Home Judicial Performance Evaluations 2012 Full List Judge Mallard

Twentieth Judicial District - District Judge

2012 Retention Survey Report
2011 Interim Survey Report
2009 Interim Survey Report

Honorable D. D. Mallard

Retention year: 2012
Recommendation: Retain

The Twentieth Judicial District Commission on Judicial Performance recommends, by a unanimous vote of 10-0, that Judge D. D. Mallard BE RETAINED.
Judge Mallard is a 1989 graduate of the University of the Colorado School of Law.  She spent two years in private practice, followed by thirteen years in the Boulder County District Attorney’s Office.  At the time of her appointment to the bench in 2004, she was serving as the Chief Trial Deputy in the Boulder County District Attorney’s Office. Judge Mallard has had extensive experience with civil and domestic as well as criminal cases.

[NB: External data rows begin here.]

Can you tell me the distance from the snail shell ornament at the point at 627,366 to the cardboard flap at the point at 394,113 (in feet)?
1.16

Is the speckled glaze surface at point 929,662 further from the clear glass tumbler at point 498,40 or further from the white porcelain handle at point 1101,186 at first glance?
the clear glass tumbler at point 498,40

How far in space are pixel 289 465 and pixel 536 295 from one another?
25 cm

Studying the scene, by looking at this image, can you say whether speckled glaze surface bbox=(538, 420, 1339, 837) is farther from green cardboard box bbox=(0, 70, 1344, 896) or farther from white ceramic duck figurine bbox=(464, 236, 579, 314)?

The Commission’s recommendation is based upon survey results, courtroom observations by commission members, public input, commissioners’ reviews of some of the judge’s written legal opinions, Judge Mallard’s self-evaluation, and a personal interview with the judge. The interview with Judge Mallard revealed her to be a compassionate and personable individual, who puts a great deal of thought and effort into being fair and impartial in court, in providing well-reasoned written rulings and who finds her work interesting and rewarding. She shows considerable compassion and understanding with respect to the problems of people with psychiatric disabilities. Courtroom observations of Judge Mallard reveal her to be compassionate and attentive to all parties and to possess an appropriately neutral judicial demeanor. Some observers found her demeanor to be somewhat impassive. It was noted that the judge does not always control irrelevant noise in the courtroom or project her voice adequately to allow all observers to hear the proceedings without difficulty. The judge was very responsive to the commissioners’ suggestions concerning these minor problems. Attorneys who were surveyed rated Judge Mallard equal in her overall knowledge of the law to other district judges standing for retention in the state and that her willingness to reconsider errors of fact or law had improved to a superior level since her prior evaluation in 2006. Attorneys rated her overall communication skills as being superior and her courtroom demeanor as being slightly below average. At the public hearing, two attorneys spoke positively of Judge Mallard’s judicial performance.

The survey report is based on written evaluations from lawyers, litigants, witnesses, and others appearing before Judge Mallard.  Of all attorneys surveyed about retention, 80% recommended to retain, 12% not to retain, and 8% were undecided or didn’t have enough information to make a recommendation.  Of those expressing an opinion to retain or not to retain, 87% recommended to retain and 13% not to retain.   Of all non-attorneys surveyed, 86% recommended to retain, 10% not to retain, and 4% were undecided or didn’t have enough information to make recommendation. Of those expressing an opinion to retain or not to retain, 90% recommended to retain and 10% not to retain.